▸ **ACTIVITY**
Without including any image, repeat every record exactly.

Extracted records
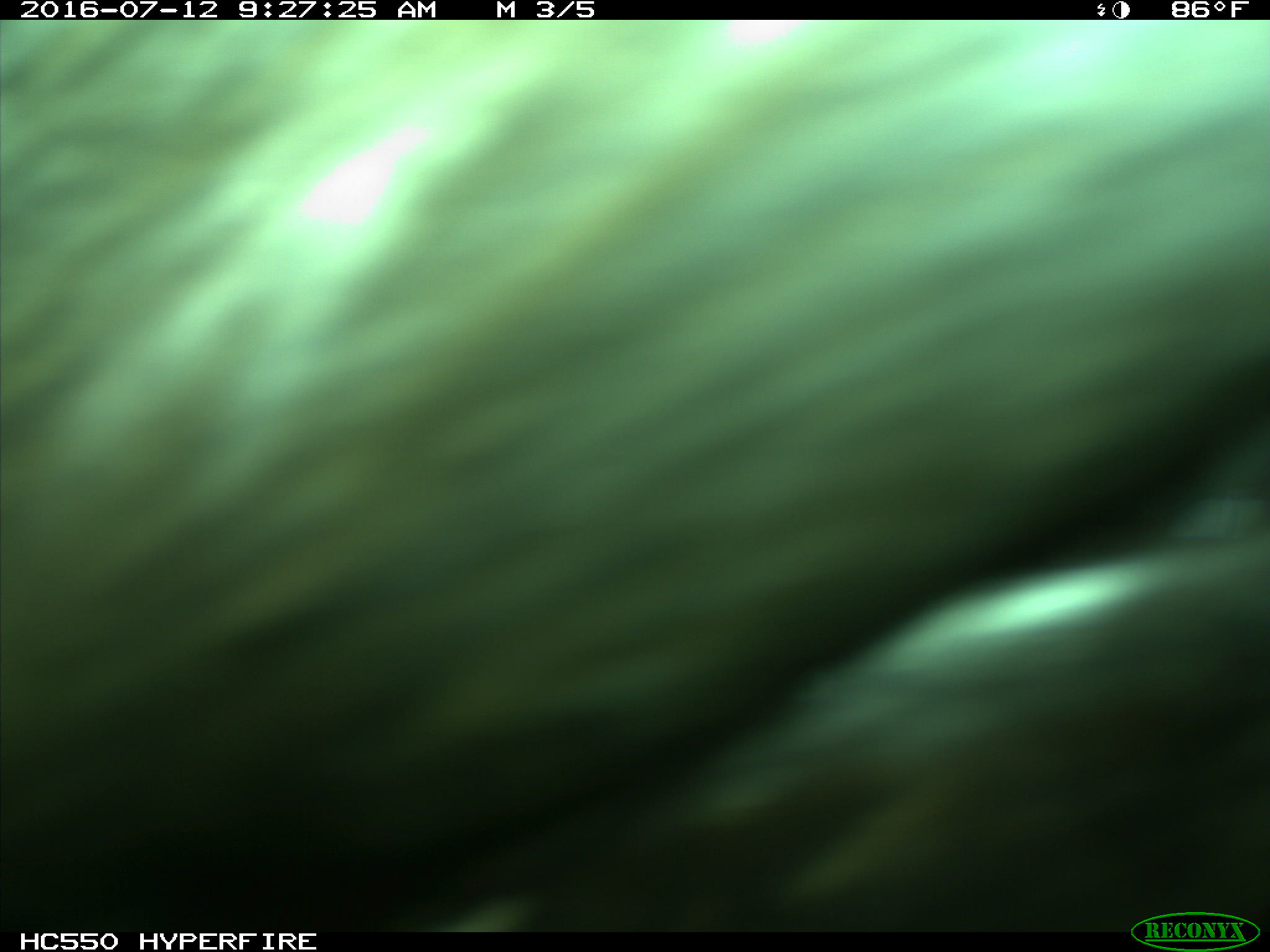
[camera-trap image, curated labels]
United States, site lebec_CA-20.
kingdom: Animalia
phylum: Chordata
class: Mammalia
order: Artiodactyla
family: Bovidae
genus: Bos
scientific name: Bos taurus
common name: domestic cow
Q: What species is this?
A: Bos taurus (domestic cow).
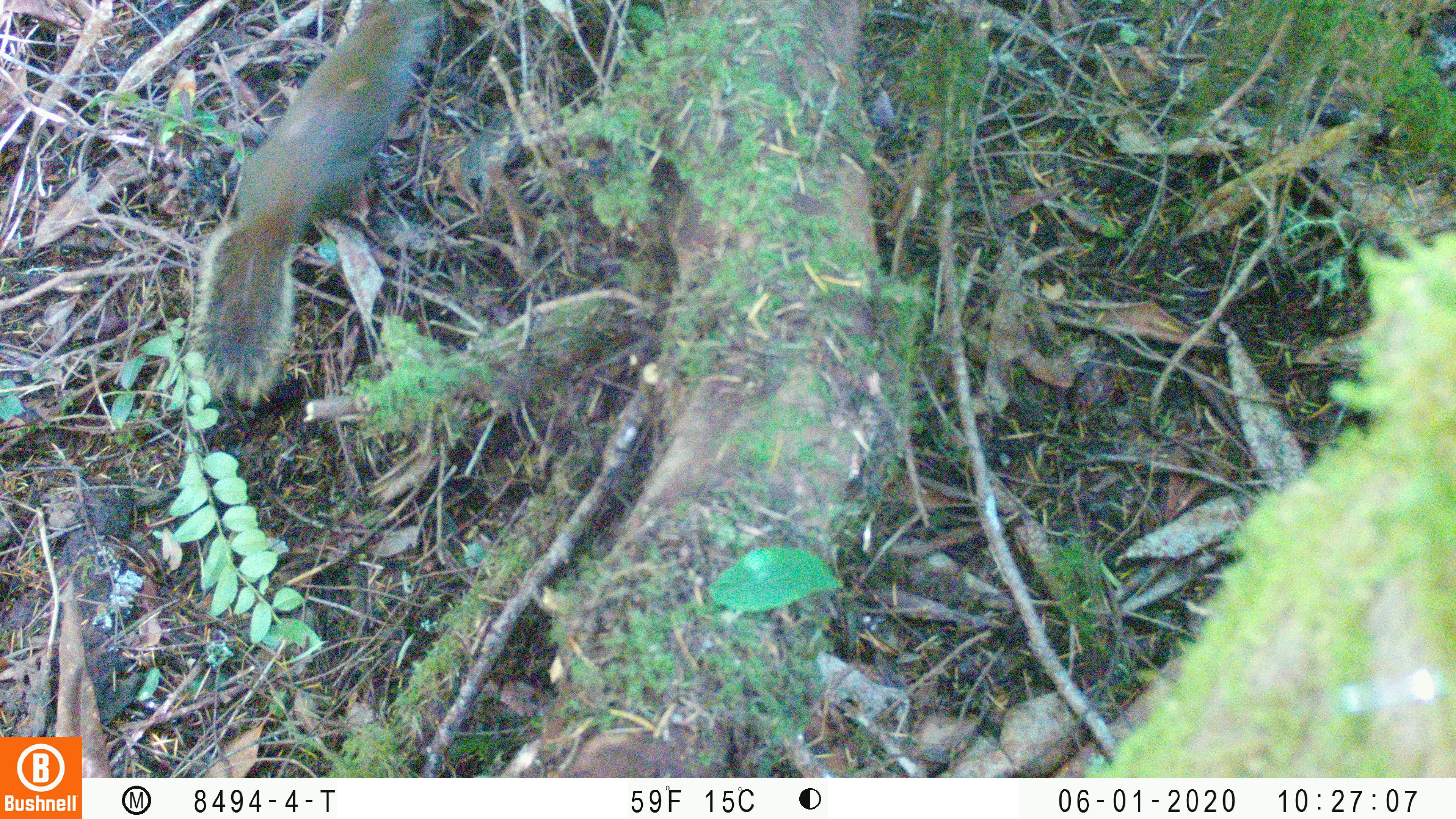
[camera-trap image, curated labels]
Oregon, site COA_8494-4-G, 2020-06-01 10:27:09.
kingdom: Animalia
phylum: Chordata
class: Mammalia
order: Rodentia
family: Sciuridae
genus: Tamiasciurus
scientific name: Tamiasciurus douglasii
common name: douglas squirrel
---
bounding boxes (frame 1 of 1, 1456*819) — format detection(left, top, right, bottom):
douglas squirrel: detection(188, 1, 422, 393)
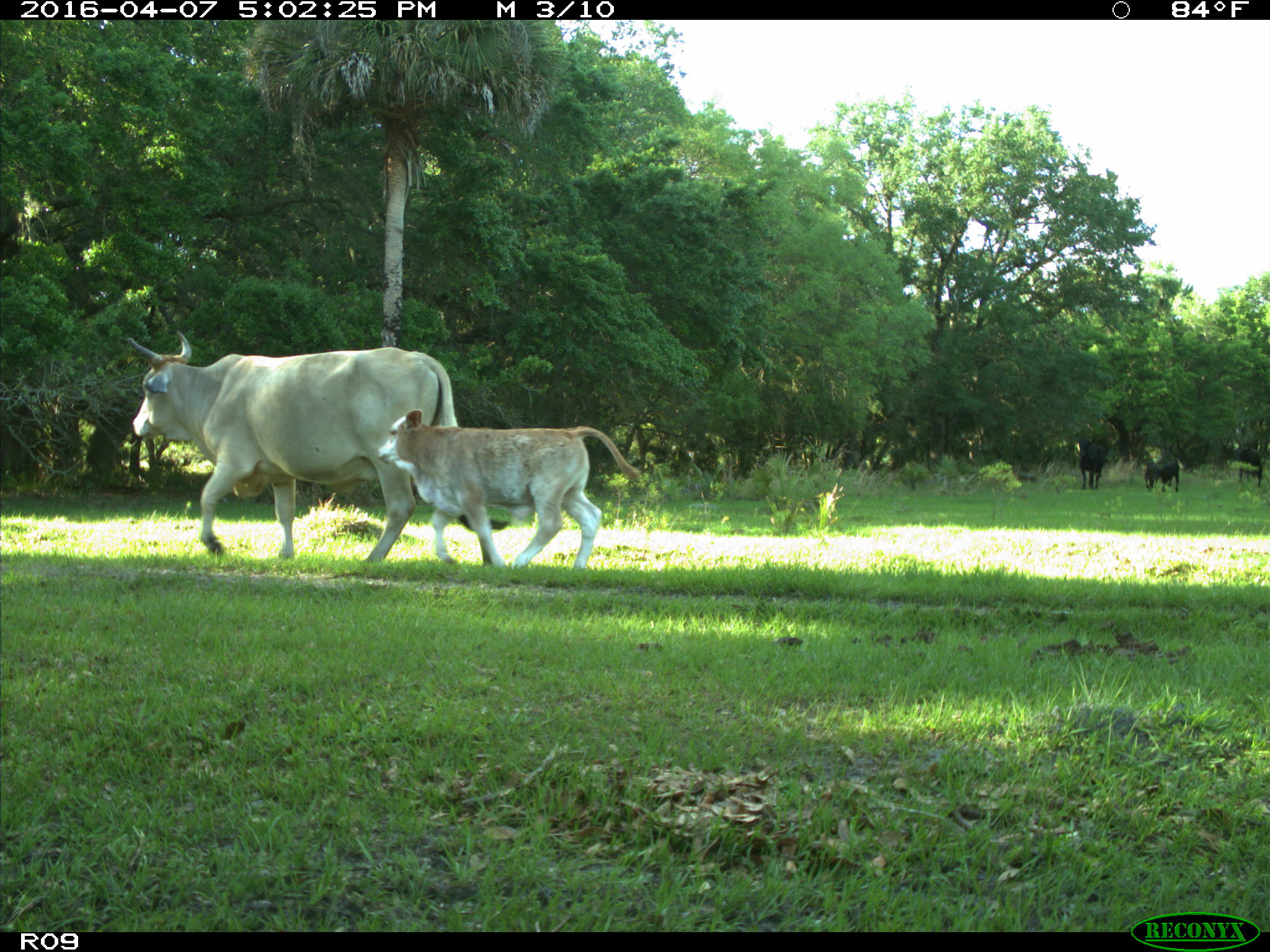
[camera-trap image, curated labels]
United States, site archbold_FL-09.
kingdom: Animalia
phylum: Chordata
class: Mammalia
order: Artiodactyla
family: Bovidae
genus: Bos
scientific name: Bos taurus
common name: domestic cow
Bos taurus (domestic cow).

▸ **ANSWER SECTION**
[camera-trap image, curated labels]
United States, site lebec_CA-20.
kingdom: Animalia
phylum: Chordata
class: Mammalia
order: Artiodactyla
family: Bovidae
genus: Bos
scientific name: Bos taurus
common name: domestic cow
Q: What species is this?
A: Bos taurus (domestic cow).
[camera-trap image, curated labels]
Oregon, site COA_8494-4-G, 2020-06-01 10:27:09.
kingdom: Animalia
phylum: Chordata
class: Mammalia
order: Rodentia
family: Sciuridae
genus: Tamiasciurus
scientific name: Tamiasciurus douglasii
common name: douglas squirrel
---
bounding boxes (frame 1 of 1, 1456*819) — format detection(left, top, right, bottom):
douglas squirrel: detection(188, 1, 422, 393)
[camera-trap image, curated labels]
United States, site archbold_FL-09.
kingdom: Animalia
phylum: Chordata
class: Mammalia
order: Artiodactyla
family: Bovidae
genus: Bos
scientific name: Bos taurus
common name: domestic cow
Bos taurus (domestic cow).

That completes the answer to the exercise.